Me: I know I am a sinner.... but it seems we should try and obey. What if it's not that complicated, what if He just meant what He said? What if we just obey and keep it simple.
Person Responding: That makes no sense.
The more conversations I had, the more confused I became. I was confronted with anger, accusations, circular logic, inconsistent arguments, and beliefs based on ideas I could not for the life of me find in scripture. I would leave the conversations dizzy with confusion; I enjoyed them zero. I was soon labeled a LEGALIST. I have now come to the conclusion that being a LEGALIST is sort of like being an ANTIVAXXER or CONSPIRACY THEORIST. A taboo name someone calls you to make you feel stupid beyond belief and gives the name caller the MORAL authority to dismiss what you are saying without so much as a second thought.
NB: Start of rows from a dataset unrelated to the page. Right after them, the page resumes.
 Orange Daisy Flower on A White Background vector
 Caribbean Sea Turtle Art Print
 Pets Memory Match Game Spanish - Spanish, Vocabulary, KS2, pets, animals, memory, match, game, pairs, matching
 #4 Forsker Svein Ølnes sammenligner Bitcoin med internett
I wasn't sure what to do, but I decided to error on the side of caution. I would be obedient. How could that be wrong? I can't help but wonder if obedience comes before understanding? I wasn't sure at all that I actually needed to rest, but just in case, rest I did. At the same time, I formed a plan. I would try to learn as much as I could about Sabbath, while obeying. I hit another nerve. Study by yourself? YOU MUST NOT I was told. People warned of the impending doom and error I would incur should I decide to READ MY BIBLE? I've studied ALONE my whole life, why should studying the bible be any different?
I have no idea how long I have spent studying Sabbath. Pouring over scriptures, watching youtubes, reading books, I could not make heads or tails of why we don't just obey. Meanwhile, my circle got smaller. I tried to talk to people close to me, some were interested, and some moved further away. I stopped caring what people thought about me and started caring about seeking the Truth. I don't think I have everything about Sabbath figured out, far from it. I have come to the conclusion that I will observe Sabbath, but we all must come to our own conclusions.
Today my circle is small, but those I have I treasure. I am not interested in being "right" I am only interested in knowing the TRUTH whatever that may be. I praise YHWH that I have people in my life now that encourage in this pursuit. I have people I can really talk to and who are diligently working with me to uncover and learn the TRUTH. I am grateful beyond measure. I'm not ashamed to admit, it's been a bumpy ride. This journey has cost me people in my family and close friends. I praise YHWH for the friends/family I have and especially for my husband who supports me to do this work. Or whatever "this" is.
If I'm being honest, I hope I'm wrong about almost everything I write about. I sincerely do. I can assure I am not winning popularity contests and being a hack truth seeker doesn't pay. I have no dog in this race except to know the truth and live in a way that is pleasing to the Most High.
In the end, I know I will give an account for my decision to leave organized religion. Opting for Sabbath over Sunday church, I'm ok with that reality. You see, I didn't come to this decision lightly. The foundation for my decision is built on rock, quite literally. The Sabbath Commandment was written in stone by the finger of YHWH (Exo 31:18, 32:16, 34:1; Deuteronomy 9:10). I trusted and obeyed His voice. I am at peace.
The Creator told us to rest on the seventh day to honor Him. The world tells you to go to church on Sunday (the first day) to honor Him.
Ultimately YOU have to decide, WHOSE VOICE SHOULD I OBEY?